## DOCUMENT TEXT
Long Days, Sun & the Beloved: How Urdu Poets Celebrated the Romance of Summer

While some wrote about the blistering rooftops, others immortalised the shade offered by the tresses of the beloved.

4 min read
Hindi Female

In my childhood, summers meant mangoes cooled in tubs of water, an abundance of fruits such melons, jamun, phalsa, khinni, litchi, loquat, as well as drinking cool water from clay surahis and matkas that smelled of damp earth, afternoons in khus-scented rooms to escape from the sweltering loo winds and nights under starry skies redolent with the scent of mogra, bela, chameli, raat ki raani. A rickety ceiling fan or an even ricketier pedestal or table fan was usually enough. Coolers made an entrance as I stepped into my youth, though ACs were still a far cry.

The daytime heat was always intense, of course, but nights brought relief with the gentle purvai breeze that carried with it the hint of mehndi leaves and myriad other scents.

Both the scorching summer days and the soothing nights find ample reflection in Urdu poetry. What follows is a sampler, though it also begs the question: what are we leaving for our future generations as we spend our days in the comfort of AC rooms and our nights huddled under AC quilts?

## REQUEST 1
Please count the lines of the listing that contain the string "instances", taking case into account, and give only that number.
The essay on summer in Urdu poetry and the listing after it are unrelated.

## GIVEN INFORMATION

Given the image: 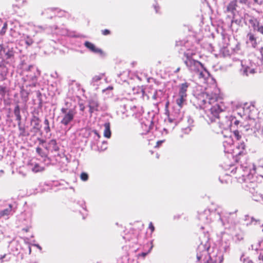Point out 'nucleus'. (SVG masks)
Wrapping results in <instances>:
<instances>
[{"mask_svg":"<svg viewBox=\"0 0 263 263\" xmlns=\"http://www.w3.org/2000/svg\"><path fill=\"white\" fill-rule=\"evenodd\" d=\"M224 138L225 139L223 142L224 152L231 154L233 157H235L236 161H240L241 163V166L239 168L235 167L234 165H230L229 170L231 173L234 175L237 171L239 173H242L241 175H237L235 177L238 181L241 183L243 182L247 183L248 181L251 185L250 186L247 185V186L249 188H255L257 181L256 178L258 177L263 178V166L256 167V165L250 162H243V160L246 158L245 142L243 141L240 142L235 149H233L234 141L232 135L229 137L224 136Z\"/></svg>","mask_w":263,"mask_h":263,"instance_id":"f257e3e1","label":"nucleus"},{"mask_svg":"<svg viewBox=\"0 0 263 263\" xmlns=\"http://www.w3.org/2000/svg\"><path fill=\"white\" fill-rule=\"evenodd\" d=\"M220 89L215 85L213 90L206 88L205 91L195 92L198 105L204 111V118L208 123H216L219 114L223 110V105L218 100L220 98Z\"/></svg>","mask_w":263,"mask_h":263,"instance_id":"f03ea898","label":"nucleus"},{"mask_svg":"<svg viewBox=\"0 0 263 263\" xmlns=\"http://www.w3.org/2000/svg\"><path fill=\"white\" fill-rule=\"evenodd\" d=\"M232 214L218 208L214 210L207 209L199 213L198 219L205 224H209L212 222L217 221L223 226L233 222Z\"/></svg>","mask_w":263,"mask_h":263,"instance_id":"7ed1b4c3","label":"nucleus"},{"mask_svg":"<svg viewBox=\"0 0 263 263\" xmlns=\"http://www.w3.org/2000/svg\"><path fill=\"white\" fill-rule=\"evenodd\" d=\"M195 54L188 50L184 53L182 60L188 71L193 76H197L199 78L205 80L210 73L205 69L202 64L193 58Z\"/></svg>","mask_w":263,"mask_h":263,"instance_id":"20e7f679","label":"nucleus"},{"mask_svg":"<svg viewBox=\"0 0 263 263\" xmlns=\"http://www.w3.org/2000/svg\"><path fill=\"white\" fill-rule=\"evenodd\" d=\"M208 234L204 235L202 240L197 249V259L201 263H221L223 261V255L219 253L214 258L209 255L208 250L210 247Z\"/></svg>","mask_w":263,"mask_h":263,"instance_id":"39448f33","label":"nucleus"},{"mask_svg":"<svg viewBox=\"0 0 263 263\" xmlns=\"http://www.w3.org/2000/svg\"><path fill=\"white\" fill-rule=\"evenodd\" d=\"M262 50V47L259 48L261 58L254 57L251 59L240 61L241 68L240 69V72L241 75L247 77L250 74H253L256 72L258 67L261 66L263 69Z\"/></svg>","mask_w":263,"mask_h":263,"instance_id":"423d86ee","label":"nucleus"},{"mask_svg":"<svg viewBox=\"0 0 263 263\" xmlns=\"http://www.w3.org/2000/svg\"><path fill=\"white\" fill-rule=\"evenodd\" d=\"M61 123L65 126L69 124L74 119L77 114L76 107H62L61 109Z\"/></svg>","mask_w":263,"mask_h":263,"instance_id":"0eeeda50","label":"nucleus"},{"mask_svg":"<svg viewBox=\"0 0 263 263\" xmlns=\"http://www.w3.org/2000/svg\"><path fill=\"white\" fill-rule=\"evenodd\" d=\"M231 127L232 121L230 116H227L220 123H214L212 125L213 130L217 134L222 133V129L227 130Z\"/></svg>","mask_w":263,"mask_h":263,"instance_id":"6e6552de","label":"nucleus"},{"mask_svg":"<svg viewBox=\"0 0 263 263\" xmlns=\"http://www.w3.org/2000/svg\"><path fill=\"white\" fill-rule=\"evenodd\" d=\"M181 107L175 106L173 108L170 115L168 116V121L170 122L177 123L181 120L183 117V112L181 110Z\"/></svg>","mask_w":263,"mask_h":263,"instance_id":"1a4fd4ad","label":"nucleus"},{"mask_svg":"<svg viewBox=\"0 0 263 263\" xmlns=\"http://www.w3.org/2000/svg\"><path fill=\"white\" fill-rule=\"evenodd\" d=\"M28 70L32 72L33 73H29L26 75V77L28 80H30L33 82L32 85L35 86L37 77L40 75V72L37 68L33 65L29 66Z\"/></svg>","mask_w":263,"mask_h":263,"instance_id":"9d476101","label":"nucleus"},{"mask_svg":"<svg viewBox=\"0 0 263 263\" xmlns=\"http://www.w3.org/2000/svg\"><path fill=\"white\" fill-rule=\"evenodd\" d=\"M89 112L91 114L95 111L100 110V105L98 100L96 98H92L88 101Z\"/></svg>","mask_w":263,"mask_h":263,"instance_id":"9b49d317","label":"nucleus"},{"mask_svg":"<svg viewBox=\"0 0 263 263\" xmlns=\"http://www.w3.org/2000/svg\"><path fill=\"white\" fill-rule=\"evenodd\" d=\"M184 122H186V126L185 125L182 128V131L184 134H188L191 131L192 127L194 126V120L190 116H187Z\"/></svg>","mask_w":263,"mask_h":263,"instance_id":"f8f14e48","label":"nucleus"},{"mask_svg":"<svg viewBox=\"0 0 263 263\" xmlns=\"http://www.w3.org/2000/svg\"><path fill=\"white\" fill-rule=\"evenodd\" d=\"M244 20L246 23H249L254 30H256L259 27V22L255 17L249 15L248 14H246L244 16Z\"/></svg>","mask_w":263,"mask_h":263,"instance_id":"ddd939ff","label":"nucleus"},{"mask_svg":"<svg viewBox=\"0 0 263 263\" xmlns=\"http://www.w3.org/2000/svg\"><path fill=\"white\" fill-rule=\"evenodd\" d=\"M85 46L89 49L91 52L95 53H99L100 54H103L102 50L96 47V46L91 43V42H89L88 41H86L84 43Z\"/></svg>","mask_w":263,"mask_h":263,"instance_id":"4468645a","label":"nucleus"},{"mask_svg":"<svg viewBox=\"0 0 263 263\" xmlns=\"http://www.w3.org/2000/svg\"><path fill=\"white\" fill-rule=\"evenodd\" d=\"M12 208L13 205L9 204L8 208L0 212V217L8 218L9 216L12 215L14 212Z\"/></svg>","mask_w":263,"mask_h":263,"instance_id":"2eb2a0df","label":"nucleus"},{"mask_svg":"<svg viewBox=\"0 0 263 263\" xmlns=\"http://www.w3.org/2000/svg\"><path fill=\"white\" fill-rule=\"evenodd\" d=\"M190 86V83L185 82L180 84L178 86L179 87V92L178 95L181 96H184L187 97L186 91L188 87Z\"/></svg>","mask_w":263,"mask_h":263,"instance_id":"dca6fc26","label":"nucleus"},{"mask_svg":"<svg viewBox=\"0 0 263 263\" xmlns=\"http://www.w3.org/2000/svg\"><path fill=\"white\" fill-rule=\"evenodd\" d=\"M176 106L182 108L186 103V97L178 95L176 99Z\"/></svg>","mask_w":263,"mask_h":263,"instance_id":"f3484780","label":"nucleus"},{"mask_svg":"<svg viewBox=\"0 0 263 263\" xmlns=\"http://www.w3.org/2000/svg\"><path fill=\"white\" fill-rule=\"evenodd\" d=\"M247 37V43L250 44L253 48H256L257 47V42L254 35L252 33L249 32L248 33Z\"/></svg>","mask_w":263,"mask_h":263,"instance_id":"a211bd4d","label":"nucleus"},{"mask_svg":"<svg viewBox=\"0 0 263 263\" xmlns=\"http://www.w3.org/2000/svg\"><path fill=\"white\" fill-rule=\"evenodd\" d=\"M46 149L50 150L51 151L57 152L59 151V147L55 140L52 139L48 143V146L46 147Z\"/></svg>","mask_w":263,"mask_h":263,"instance_id":"6ab92c4d","label":"nucleus"},{"mask_svg":"<svg viewBox=\"0 0 263 263\" xmlns=\"http://www.w3.org/2000/svg\"><path fill=\"white\" fill-rule=\"evenodd\" d=\"M30 168L34 173H37L43 171L44 170V167L39 165L36 163H30L29 164Z\"/></svg>","mask_w":263,"mask_h":263,"instance_id":"aec40b11","label":"nucleus"},{"mask_svg":"<svg viewBox=\"0 0 263 263\" xmlns=\"http://www.w3.org/2000/svg\"><path fill=\"white\" fill-rule=\"evenodd\" d=\"M31 123L33 125V128L36 131L40 129V120L37 117L34 116L31 119Z\"/></svg>","mask_w":263,"mask_h":263,"instance_id":"412c9836","label":"nucleus"},{"mask_svg":"<svg viewBox=\"0 0 263 263\" xmlns=\"http://www.w3.org/2000/svg\"><path fill=\"white\" fill-rule=\"evenodd\" d=\"M104 130L103 135L107 138H109L111 136L110 125L109 122H106L104 124Z\"/></svg>","mask_w":263,"mask_h":263,"instance_id":"4be33fe9","label":"nucleus"},{"mask_svg":"<svg viewBox=\"0 0 263 263\" xmlns=\"http://www.w3.org/2000/svg\"><path fill=\"white\" fill-rule=\"evenodd\" d=\"M103 77V75L102 74L94 76L92 79L91 84L94 86H98Z\"/></svg>","mask_w":263,"mask_h":263,"instance_id":"5701e85b","label":"nucleus"},{"mask_svg":"<svg viewBox=\"0 0 263 263\" xmlns=\"http://www.w3.org/2000/svg\"><path fill=\"white\" fill-rule=\"evenodd\" d=\"M152 123L151 121H147L146 123L142 122L141 123V128L143 129V132L141 133V134H146L147 133L150 129H151V124Z\"/></svg>","mask_w":263,"mask_h":263,"instance_id":"b1692460","label":"nucleus"},{"mask_svg":"<svg viewBox=\"0 0 263 263\" xmlns=\"http://www.w3.org/2000/svg\"><path fill=\"white\" fill-rule=\"evenodd\" d=\"M237 1L236 0H232L230 2L227 7V11L228 12L233 13L236 9Z\"/></svg>","mask_w":263,"mask_h":263,"instance_id":"393cba45","label":"nucleus"},{"mask_svg":"<svg viewBox=\"0 0 263 263\" xmlns=\"http://www.w3.org/2000/svg\"><path fill=\"white\" fill-rule=\"evenodd\" d=\"M126 104H123V107L124 108V110H126V107H127L128 109L130 108V110L131 111V113L133 114L134 115L135 114H136L135 109L136 108V106L135 105H132V102L127 101Z\"/></svg>","mask_w":263,"mask_h":263,"instance_id":"a878e982","label":"nucleus"},{"mask_svg":"<svg viewBox=\"0 0 263 263\" xmlns=\"http://www.w3.org/2000/svg\"><path fill=\"white\" fill-rule=\"evenodd\" d=\"M14 114L16 117V120L18 122H21L22 117L20 113V108L18 105H17L14 108Z\"/></svg>","mask_w":263,"mask_h":263,"instance_id":"bb28decb","label":"nucleus"},{"mask_svg":"<svg viewBox=\"0 0 263 263\" xmlns=\"http://www.w3.org/2000/svg\"><path fill=\"white\" fill-rule=\"evenodd\" d=\"M254 108V107L253 106L245 105V107H244L243 108V116H246V117H250V115H251L250 112L251 111V109H253Z\"/></svg>","mask_w":263,"mask_h":263,"instance_id":"cd10ccee","label":"nucleus"},{"mask_svg":"<svg viewBox=\"0 0 263 263\" xmlns=\"http://www.w3.org/2000/svg\"><path fill=\"white\" fill-rule=\"evenodd\" d=\"M123 104H121L120 107L118 108V110L117 111V114L119 115H122V118H124V115L126 113V112L128 111V108L127 107H126V110H124V107H123Z\"/></svg>","mask_w":263,"mask_h":263,"instance_id":"c85d7f7f","label":"nucleus"},{"mask_svg":"<svg viewBox=\"0 0 263 263\" xmlns=\"http://www.w3.org/2000/svg\"><path fill=\"white\" fill-rule=\"evenodd\" d=\"M17 125L20 131V136H27L29 135L28 133H26L25 127L21 125V122H17Z\"/></svg>","mask_w":263,"mask_h":263,"instance_id":"c756f323","label":"nucleus"},{"mask_svg":"<svg viewBox=\"0 0 263 263\" xmlns=\"http://www.w3.org/2000/svg\"><path fill=\"white\" fill-rule=\"evenodd\" d=\"M243 238V234L241 231H239L238 233H236L233 236V239L235 241H239L242 240Z\"/></svg>","mask_w":263,"mask_h":263,"instance_id":"7c9ffc66","label":"nucleus"},{"mask_svg":"<svg viewBox=\"0 0 263 263\" xmlns=\"http://www.w3.org/2000/svg\"><path fill=\"white\" fill-rule=\"evenodd\" d=\"M253 249L258 250L260 249L263 250V240L259 241L256 244H254L252 246Z\"/></svg>","mask_w":263,"mask_h":263,"instance_id":"2f4dec72","label":"nucleus"},{"mask_svg":"<svg viewBox=\"0 0 263 263\" xmlns=\"http://www.w3.org/2000/svg\"><path fill=\"white\" fill-rule=\"evenodd\" d=\"M90 134L93 135L94 140L96 141H98L100 138V135L96 130H92Z\"/></svg>","mask_w":263,"mask_h":263,"instance_id":"473e14b6","label":"nucleus"},{"mask_svg":"<svg viewBox=\"0 0 263 263\" xmlns=\"http://www.w3.org/2000/svg\"><path fill=\"white\" fill-rule=\"evenodd\" d=\"M238 2L240 4L247 5L250 7L252 5V2L251 0H238Z\"/></svg>","mask_w":263,"mask_h":263,"instance_id":"72a5a7b5","label":"nucleus"},{"mask_svg":"<svg viewBox=\"0 0 263 263\" xmlns=\"http://www.w3.org/2000/svg\"><path fill=\"white\" fill-rule=\"evenodd\" d=\"M44 124L45 125V127H44V130L46 133H49L50 131V128L49 127V122L47 119H45L44 120Z\"/></svg>","mask_w":263,"mask_h":263,"instance_id":"f704fd0d","label":"nucleus"},{"mask_svg":"<svg viewBox=\"0 0 263 263\" xmlns=\"http://www.w3.org/2000/svg\"><path fill=\"white\" fill-rule=\"evenodd\" d=\"M233 135L237 140H240L241 138V135H240L239 132L237 130H235L233 132Z\"/></svg>","mask_w":263,"mask_h":263,"instance_id":"c9c22d12","label":"nucleus"},{"mask_svg":"<svg viewBox=\"0 0 263 263\" xmlns=\"http://www.w3.org/2000/svg\"><path fill=\"white\" fill-rule=\"evenodd\" d=\"M151 247L149 249V250L148 251V252H142L141 253H139L137 255V256L138 258L140 257H142L143 258L145 257L146 256V255L149 253L150 252L151 250H152V248H153V246L152 245V243H151Z\"/></svg>","mask_w":263,"mask_h":263,"instance_id":"e433bc0d","label":"nucleus"},{"mask_svg":"<svg viewBox=\"0 0 263 263\" xmlns=\"http://www.w3.org/2000/svg\"><path fill=\"white\" fill-rule=\"evenodd\" d=\"M80 178L82 181H86L88 179V175L87 173L83 172L81 174Z\"/></svg>","mask_w":263,"mask_h":263,"instance_id":"4c0bfd02","label":"nucleus"},{"mask_svg":"<svg viewBox=\"0 0 263 263\" xmlns=\"http://www.w3.org/2000/svg\"><path fill=\"white\" fill-rule=\"evenodd\" d=\"M230 119H231L232 121V127L233 126V124L237 126L239 124V121L237 120L235 117L230 116Z\"/></svg>","mask_w":263,"mask_h":263,"instance_id":"58836bf2","label":"nucleus"},{"mask_svg":"<svg viewBox=\"0 0 263 263\" xmlns=\"http://www.w3.org/2000/svg\"><path fill=\"white\" fill-rule=\"evenodd\" d=\"M99 148H100L101 151H104L107 149V142L105 141H103L102 143V145L101 146L98 145Z\"/></svg>","mask_w":263,"mask_h":263,"instance_id":"ea45409f","label":"nucleus"},{"mask_svg":"<svg viewBox=\"0 0 263 263\" xmlns=\"http://www.w3.org/2000/svg\"><path fill=\"white\" fill-rule=\"evenodd\" d=\"M36 152L39 155H40L42 157H44L45 156L44 153L43 152L42 149L39 147H36Z\"/></svg>","mask_w":263,"mask_h":263,"instance_id":"a19ab883","label":"nucleus"},{"mask_svg":"<svg viewBox=\"0 0 263 263\" xmlns=\"http://www.w3.org/2000/svg\"><path fill=\"white\" fill-rule=\"evenodd\" d=\"M6 93V87L3 86H0V94L4 96Z\"/></svg>","mask_w":263,"mask_h":263,"instance_id":"79ce46f5","label":"nucleus"},{"mask_svg":"<svg viewBox=\"0 0 263 263\" xmlns=\"http://www.w3.org/2000/svg\"><path fill=\"white\" fill-rule=\"evenodd\" d=\"M25 42L27 45L29 46L31 45L33 42L31 38L29 37V36H27Z\"/></svg>","mask_w":263,"mask_h":263,"instance_id":"37998d69","label":"nucleus"},{"mask_svg":"<svg viewBox=\"0 0 263 263\" xmlns=\"http://www.w3.org/2000/svg\"><path fill=\"white\" fill-rule=\"evenodd\" d=\"M7 27V24L6 23H4L3 27H2L1 30L0 31V33L1 34H3L5 33V32L6 31Z\"/></svg>","mask_w":263,"mask_h":263,"instance_id":"c03bdc74","label":"nucleus"},{"mask_svg":"<svg viewBox=\"0 0 263 263\" xmlns=\"http://www.w3.org/2000/svg\"><path fill=\"white\" fill-rule=\"evenodd\" d=\"M254 200L257 201H262L263 202V195H259L258 197H254Z\"/></svg>","mask_w":263,"mask_h":263,"instance_id":"a18cd8bd","label":"nucleus"},{"mask_svg":"<svg viewBox=\"0 0 263 263\" xmlns=\"http://www.w3.org/2000/svg\"><path fill=\"white\" fill-rule=\"evenodd\" d=\"M252 2V5H261L262 3V0H251Z\"/></svg>","mask_w":263,"mask_h":263,"instance_id":"49530a36","label":"nucleus"},{"mask_svg":"<svg viewBox=\"0 0 263 263\" xmlns=\"http://www.w3.org/2000/svg\"><path fill=\"white\" fill-rule=\"evenodd\" d=\"M258 263H263V253H260L259 255L258 256Z\"/></svg>","mask_w":263,"mask_h":263,"instance_id":"de8ad7c7","label":"nucleus"},{"mask_svg":"<svg viewBox=\"0 0 263 263\" xmlns=\"http://www.w3.org/2000/svg\"><path fill=\"white\" fill-rule=\"evenodd\" d=\"M257 31L263 34V25L259 26L258 28L256 30Z\"/></svg>","mask_w":263,"mask_h":263,"instance_id":"09e8293b","label":"nucleus"},{"mask_svg":"<svg viewBox=\"0 0 263 263\" xmlns=\"http://www.w3.org/2000/svg\"><path fill=\"white\" fill-rule=\"evenodd\" d=\"M102 32L103 35H106L110 33V31L108 29H104L102 31Z\"/></svg>","mask_w":263,"mask_h":263,"instance_id":"8fccbe9b","label":"nucleus"},{"mask_svg":"<svg viewBox=\"0 0 263 263\" xmlns=\"http://www.w3.org/2000/svg\"><path fill=\"white\" fill-rule=\"evenodd\" d=\"M149 228L151 230L152 232H153L155 230L154 226H153L152 222H150L149 223Z\"/></svg>","mask_w":263,"mask_h":263,"instance_id":"3c124183","label":"nucleus"},{"mask_svg":"<svg viewBox=\"0 0 263 263\" xmlns=\"http://www.w3.org/2000/svg\"><path fill=\"white\" fill-rule=\"evenodd\" d=\"M56 9H53V8H50V9H47L45 12L47 13H48L49 12H54V11H55Z\"/></svg>","mask_w":263,"mask_h":263,"instance_id":"603ef678","label":"nucleus"},{"mask_svg":"<svg viewBox=\"0 0 263 263\" xmlns=\"http://www.w3.org/2000/svg\"><path fill=\"white\" fill-rule=\"evenodd\" d=\"M243 183H246V187L247 189H248L249 190H251V189H254V188H252V187H251V188H249V187H247V185H249L250 186V185H251V184H250V183H249L248 181V182H247V183L246 182H243ZM250 192H251V190H250Z\"/></svg>","mask_w":263,"mask_h":263,"instance_id":"864d4df0","label":"nucleus"},{"mask_svg":"<svg viewBox=\"0 0 263 263\" xmlns=\"http://www.w3.org/2000/svg\"><path fill=\"white\" fill-rule=\"evenodd\" d=\"M113 89V87L112 86H108L106 88V89H103V91H105L106 90H112Z\"/></svg>","mask_w":263,"mask_h":263,"instance_id":"5fc2aeb1","label":"nucleus"},{"mask_svg":"<svg viewBox=\"0 0 263 263\" xmlns=\"http://www.w3.org/2000/svg\"><path fill=\"white\" fill-rule=\"evenodd\" d=\"M163 142L162 141H159L157 142V145H156V147H158L160 144H161Z\"/></svg>","mask_w":263,"mask_h":263,"instance_id":"6e6d98bb","label":"nucleus"},{"mask_svg":"<svg viewBox=\"0 0 263 263\" xmlns=\"http://www.w3.org/2000/svg\"><path fill=\"white\" fill-rule=\"evenodd\" d=\"M243 263H253V262L249 260H245Z\"/></svg>","mask_w":263,"mask_h":263,"instance_id":"4d7b16f0","label":"nucleus"},{"mask_svg":"<svg viewBox=\"0 0 263 263\" xmlns=\"http://www.w3.org/2000/svg\"><path fill=\"white\" fill-rule=\"evenodd\" d=\"M35 246L40 250H41V247L39 245H35Z\"/></svg>","mask_w":263,"mask_h":263,"instance_id":"13d9d810","label":"nucleus"},{"mask_svg":"<svg viewBox=\"0 0 263 263\" xmlns=\"http://www.w3.org/2000/svg\"><path fill=\"white\" fill-rule=\"evenodd\" d=\"M153 98L154 99H156V94H154L153 96Z\"/></svg>","mask_w":263,"mask_h":263,"instance_id":"bf43d9fd","label":"nucleus"},{"mask_svg":"<svg viewBox=\"0 0 263 263\" xmlns=\"http://www.w3.org/2000/svg\"><path fill=\"white\" fill-rule=\"evenodd\" d=\"M155 9L156 12H158L157 7L156 6H155Z\"/></svg>","mask_w":263,"mask_h":263,"instance_id":"052dcab7","label":"nucleus"},{"mask_svg":"<svg viewBox=\"0 0 263 263\" xmlns=\"http://www.w3.org/2000/svg\"><path fill=\"white\" fill-rule=\"evenodd\" d=\"M252 221L251 222H253V221H254L255 222H256V221L253 218H252Z\"/></svg>","mask_w":263,"mask_h":263,"instance_id":"680f3d73","label":"nucleus"},{"mask_svg":"<svg viewBox=\"0 0 263 263\" xmlns=\"http://www.w3.org/2000/svg\"><path fill=\"white\" fill-rule=\"evenodd\" d=\"M5 256H6L5 255H3V256H2L0 259H3V258L5 257Z\"/></svg>","mask_w":263,"mask_h":263,"instance_id":"e2e57ef3","label":"nucleus"},{"mask_svg":"<svg viewBox=\"0 0 263 263\" xmlns=\"http://www.w3.org/2000/svg\"><path fill=\"white\" fill-rule=\"evenodd\" d=\"M179 70H180V68H178L176 70L175 72H178Z\"/></svg>","mask_w":263,"mask_h":263,"instance_id":"0e129e2a","label":"nucleus"},{"mask_svg":"<svg viewBox=\"0 0 263 263\" xmlns=\"http://www.w3.org/2000/svg\"><path fill=\"white\" fill-rule=\"evenodd\" d=\"M2 49H3V47H2L1 45H0V52L1 51V50H2ZM0 54H1V53H0Z\"/></svg>","mask_w":263,"mask_h":263,"instance_id":"69168bd1","label":"nucleus"},{"mask_svg":"<svg viewBox=\"0 0 263 263\" xmlns=\"http://www.w3.org/2000/svg\"><path fill=\"white\" fill-rule=\"evenodd\" d=\"M201 228L202 229H203V227L202 226H201Z\"/></svg>","mask_w":263,"mask_h":263,"instance_id":"338daca9","label":"nucleus"},{"mask_svg":"<svg viewBox=\"0 0 263 263\" xmlns=\"http://www.w3.org/2000/svg\"><path fill=\"white\" fill-rule=\"evenodd\" d=\"M262 231L263 232V225L262 226Z\"/></svg>","mask_w":263,"mask_h":263,"instance_id":"774afa93","label":"nucleus"}]
</instances>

## REQUEST 2
In the essay on summer in Urdu poetry, what brought relief at night?

## RIGHT ANSWER 1
3

## RIGHT ANSWER 2
The gentle purvai breeze.